Так уж получилось, что, заточив свою мать в узилище, Афонсо не угодил
Риму. Донна Тереза имела влиятельных друзей, и те пустили в ход свое
влияние в Ватикане, чтобы защитить ее, причем таким образом, что Его
Святейшество, беззастенчиво проигнорировав скандальное провокационное
поведение Терезы и то обстоятельство, что она вела себя неподобающим
добродетельной матери образом, расценил действия португальского королевича
как заслуживающее всякого порицания нарушение сыновьего долга и приказал
ему немедленно освободить донну Терезу из заключения.
Это повеление Папы, подкрепленное угрозой отлучения от церкви в случае
неповиновения, было доведено до сведения юного принца епископом Коимбрским,
которого инфант считал одним из своих друзей.
Афонсо Энрикес, как всегда вспыльчивый и порывистый, залился краской
гнева, выслушав это ультимативное требование. Его темные глаза,
устремленные на пожилого священника, мрачно сверкнули.
- Стало быть, ты явился сюда убеждать меня выпустить на волю зачинщицу
этой грызни, чтобы она вновь расхаживала по португальской земле? - спросил
он. - Ты пришел уговаривать меня вновь отдать мой народ под гнет сеньора
Трава? И ты сообщаешь мне, что неподчинение приказу, который лишит меня
возможности честно исполнять мой долг перед страной, навлечет на меня
проклятие Рима при твоем посредничестве?

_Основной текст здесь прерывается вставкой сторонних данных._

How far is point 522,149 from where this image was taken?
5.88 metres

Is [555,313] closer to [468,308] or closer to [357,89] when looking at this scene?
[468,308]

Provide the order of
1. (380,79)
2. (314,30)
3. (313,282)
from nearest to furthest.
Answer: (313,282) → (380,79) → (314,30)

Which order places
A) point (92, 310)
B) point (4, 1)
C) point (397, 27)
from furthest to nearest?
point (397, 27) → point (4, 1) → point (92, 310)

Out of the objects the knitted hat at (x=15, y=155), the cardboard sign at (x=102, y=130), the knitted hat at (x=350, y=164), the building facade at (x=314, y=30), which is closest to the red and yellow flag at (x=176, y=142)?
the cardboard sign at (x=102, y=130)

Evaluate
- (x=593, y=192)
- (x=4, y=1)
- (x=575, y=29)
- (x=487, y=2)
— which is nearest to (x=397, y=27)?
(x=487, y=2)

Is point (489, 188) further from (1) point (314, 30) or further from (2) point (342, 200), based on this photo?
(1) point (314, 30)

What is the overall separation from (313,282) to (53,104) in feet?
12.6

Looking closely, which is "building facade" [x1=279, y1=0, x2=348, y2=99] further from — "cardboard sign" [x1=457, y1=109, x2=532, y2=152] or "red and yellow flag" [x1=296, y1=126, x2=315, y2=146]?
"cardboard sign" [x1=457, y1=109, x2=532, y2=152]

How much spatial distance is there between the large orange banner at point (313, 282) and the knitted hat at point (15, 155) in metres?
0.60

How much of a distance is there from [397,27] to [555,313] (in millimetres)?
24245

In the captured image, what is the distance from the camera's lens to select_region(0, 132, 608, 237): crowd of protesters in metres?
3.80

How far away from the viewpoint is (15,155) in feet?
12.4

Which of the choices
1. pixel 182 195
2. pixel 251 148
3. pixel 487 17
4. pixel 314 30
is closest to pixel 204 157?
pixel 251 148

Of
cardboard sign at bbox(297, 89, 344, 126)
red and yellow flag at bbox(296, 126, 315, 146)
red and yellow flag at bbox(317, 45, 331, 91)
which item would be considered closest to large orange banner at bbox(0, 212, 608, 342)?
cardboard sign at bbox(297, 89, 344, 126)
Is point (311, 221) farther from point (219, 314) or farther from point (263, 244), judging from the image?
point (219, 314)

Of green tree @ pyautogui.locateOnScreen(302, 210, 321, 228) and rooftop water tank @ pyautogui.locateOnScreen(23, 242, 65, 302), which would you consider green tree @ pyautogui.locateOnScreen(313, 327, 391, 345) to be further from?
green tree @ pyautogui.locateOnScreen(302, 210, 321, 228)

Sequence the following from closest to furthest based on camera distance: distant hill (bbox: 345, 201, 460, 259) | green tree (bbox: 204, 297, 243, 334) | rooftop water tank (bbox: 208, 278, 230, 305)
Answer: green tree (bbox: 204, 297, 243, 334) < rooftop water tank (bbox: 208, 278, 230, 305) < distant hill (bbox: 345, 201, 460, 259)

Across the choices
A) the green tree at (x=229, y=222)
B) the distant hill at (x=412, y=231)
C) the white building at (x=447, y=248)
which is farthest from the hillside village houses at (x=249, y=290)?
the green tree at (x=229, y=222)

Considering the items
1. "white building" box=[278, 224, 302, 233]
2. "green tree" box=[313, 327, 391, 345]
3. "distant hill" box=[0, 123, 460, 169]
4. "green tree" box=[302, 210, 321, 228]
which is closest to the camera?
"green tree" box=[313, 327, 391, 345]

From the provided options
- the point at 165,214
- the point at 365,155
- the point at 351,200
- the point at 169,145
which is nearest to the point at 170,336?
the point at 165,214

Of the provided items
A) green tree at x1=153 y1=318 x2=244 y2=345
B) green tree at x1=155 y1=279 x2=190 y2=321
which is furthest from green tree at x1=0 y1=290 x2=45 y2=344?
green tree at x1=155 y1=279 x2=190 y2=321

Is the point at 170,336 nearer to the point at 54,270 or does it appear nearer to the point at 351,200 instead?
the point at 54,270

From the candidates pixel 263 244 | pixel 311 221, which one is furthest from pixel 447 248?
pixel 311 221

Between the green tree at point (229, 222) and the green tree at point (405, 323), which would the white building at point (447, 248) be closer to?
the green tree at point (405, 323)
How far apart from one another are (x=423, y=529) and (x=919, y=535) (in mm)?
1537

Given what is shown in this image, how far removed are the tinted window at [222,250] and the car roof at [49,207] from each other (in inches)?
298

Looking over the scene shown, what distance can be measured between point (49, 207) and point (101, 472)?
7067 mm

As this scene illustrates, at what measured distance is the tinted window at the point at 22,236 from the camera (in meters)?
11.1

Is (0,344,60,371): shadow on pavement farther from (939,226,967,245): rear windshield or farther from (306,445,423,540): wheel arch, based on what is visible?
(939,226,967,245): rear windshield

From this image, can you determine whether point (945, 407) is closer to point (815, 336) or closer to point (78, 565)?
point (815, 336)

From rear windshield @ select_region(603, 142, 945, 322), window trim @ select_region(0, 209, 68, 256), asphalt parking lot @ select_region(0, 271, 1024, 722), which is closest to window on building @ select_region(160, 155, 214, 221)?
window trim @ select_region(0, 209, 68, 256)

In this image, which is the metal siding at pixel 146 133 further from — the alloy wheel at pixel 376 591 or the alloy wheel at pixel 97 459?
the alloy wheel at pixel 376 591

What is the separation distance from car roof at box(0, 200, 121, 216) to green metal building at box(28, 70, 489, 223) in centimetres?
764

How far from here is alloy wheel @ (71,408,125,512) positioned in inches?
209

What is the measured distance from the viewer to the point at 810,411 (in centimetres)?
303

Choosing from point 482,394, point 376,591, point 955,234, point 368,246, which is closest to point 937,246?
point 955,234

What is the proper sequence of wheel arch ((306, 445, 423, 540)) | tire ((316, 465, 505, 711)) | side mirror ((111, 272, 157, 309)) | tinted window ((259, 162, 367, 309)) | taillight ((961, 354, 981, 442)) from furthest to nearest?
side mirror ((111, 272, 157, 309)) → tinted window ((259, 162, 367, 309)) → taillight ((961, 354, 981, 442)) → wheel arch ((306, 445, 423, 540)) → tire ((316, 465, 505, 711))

Все это говоришь мне ты?
Епископа охватило сильное волнение. Чувство долга по отношению к
папскому престолу пришло в противоречие с любовью к своему правителю. В
смятении он потупил взор и, ломая руки, произнес дрожащим голосом:
- Разве у меня был какой-то выбор?
- Я поднял тебя из грязи, - в голосе принца нарастали грозные ноты. -
Я своей рукой надел тебе на палец епископский перстень.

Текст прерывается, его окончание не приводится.